The first clinical study analyzing the effects of bevacizumab on liver regeneration showed that bevacizumab had no effect on the increase in future liver remnant volume and the degree of hypertrophy after portal vein embolization.3 In the current issue of Annals of Surgical Oncology, Aussilhou et al. present the second study on the effect of bevacizumab on liver regeneration in humans.4 The authors report a decrease in hepatic regeneration induced by portal vein occlusion in patients who received extended oxaliplatin or irinotecan chemotherapy with bevacizumab compared with limited oxaliplatin or irinotecan chemotherapy with bevacizumab.

However, in interpreting these results, the effect of extended chemotherapy itself needs to be considered.
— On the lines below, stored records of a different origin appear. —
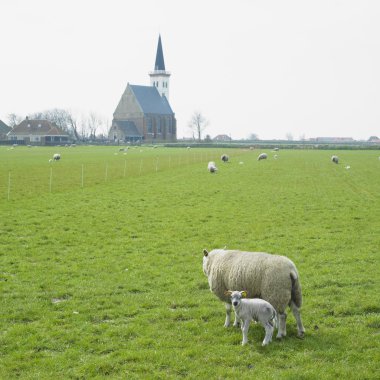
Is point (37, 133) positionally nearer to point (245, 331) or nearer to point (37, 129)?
point (37, 129)

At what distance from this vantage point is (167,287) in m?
12.4

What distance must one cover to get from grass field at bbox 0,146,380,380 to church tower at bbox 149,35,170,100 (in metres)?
154

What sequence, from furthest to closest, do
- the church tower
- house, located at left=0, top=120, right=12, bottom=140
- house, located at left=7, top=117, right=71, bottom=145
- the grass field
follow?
1. the church tower
2. house, located at left=0, top=120, right=12, bottom=140
3. house, located at left=7, top=117, right=71, bottom=145
4. the grass field

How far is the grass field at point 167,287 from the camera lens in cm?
838

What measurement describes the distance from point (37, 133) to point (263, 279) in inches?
5644

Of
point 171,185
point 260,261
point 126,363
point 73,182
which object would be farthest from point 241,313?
point 73,182

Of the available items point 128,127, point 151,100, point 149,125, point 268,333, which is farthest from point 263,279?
point 151,100

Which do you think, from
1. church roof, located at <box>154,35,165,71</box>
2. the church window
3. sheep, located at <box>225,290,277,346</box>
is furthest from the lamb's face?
church roof, located at <box>154,35,165,71</box>

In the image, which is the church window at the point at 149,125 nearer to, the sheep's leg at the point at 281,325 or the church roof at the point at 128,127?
the church roof at the point at 128,127

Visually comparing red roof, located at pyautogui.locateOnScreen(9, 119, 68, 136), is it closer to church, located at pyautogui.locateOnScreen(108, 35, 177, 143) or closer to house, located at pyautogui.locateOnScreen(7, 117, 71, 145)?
house, located at pyautogui.locateOnScreen(7, 117, 71, 145)

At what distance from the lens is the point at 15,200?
26.6 meters

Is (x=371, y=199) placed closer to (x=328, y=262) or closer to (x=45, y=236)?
(x=328, y=262)

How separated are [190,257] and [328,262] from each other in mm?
4260

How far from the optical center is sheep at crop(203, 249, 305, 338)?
9164mm
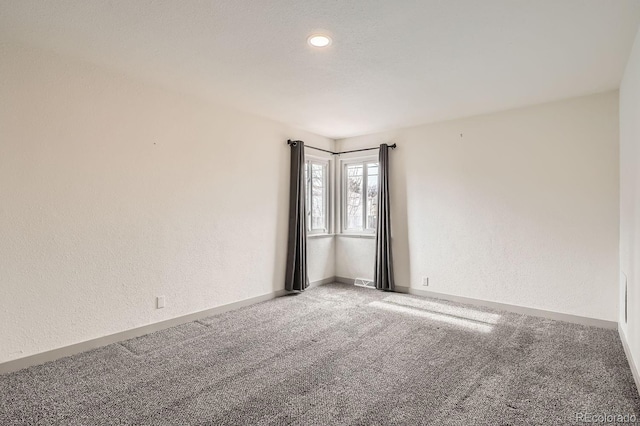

In other words, was bevacizumab or extended chemotherapy responsible for the observed pathophysiologic effect on liver regeneration? Recent data from our group indicated that extended preoperative chemotherapy (nine or more cycles) was an independent predictor of postoperative hepatic insufficiency after hepatic resection for colorectal liver metastases.5 We also found that bevacizumab significantly reduced the incidence of oxaliplatin-associated sinusoidal injury and that only duration of chemotherapy, not bevacizumab, independently predicted an increased risk of hepatic insufficiency.5 These data, although not conclusive regarding liver regeneration, suggested that in patients treated with oxaliplatin, prolonged chemotherapy, rather than bevacizumab therapy, adversely affected hepatic regeneration.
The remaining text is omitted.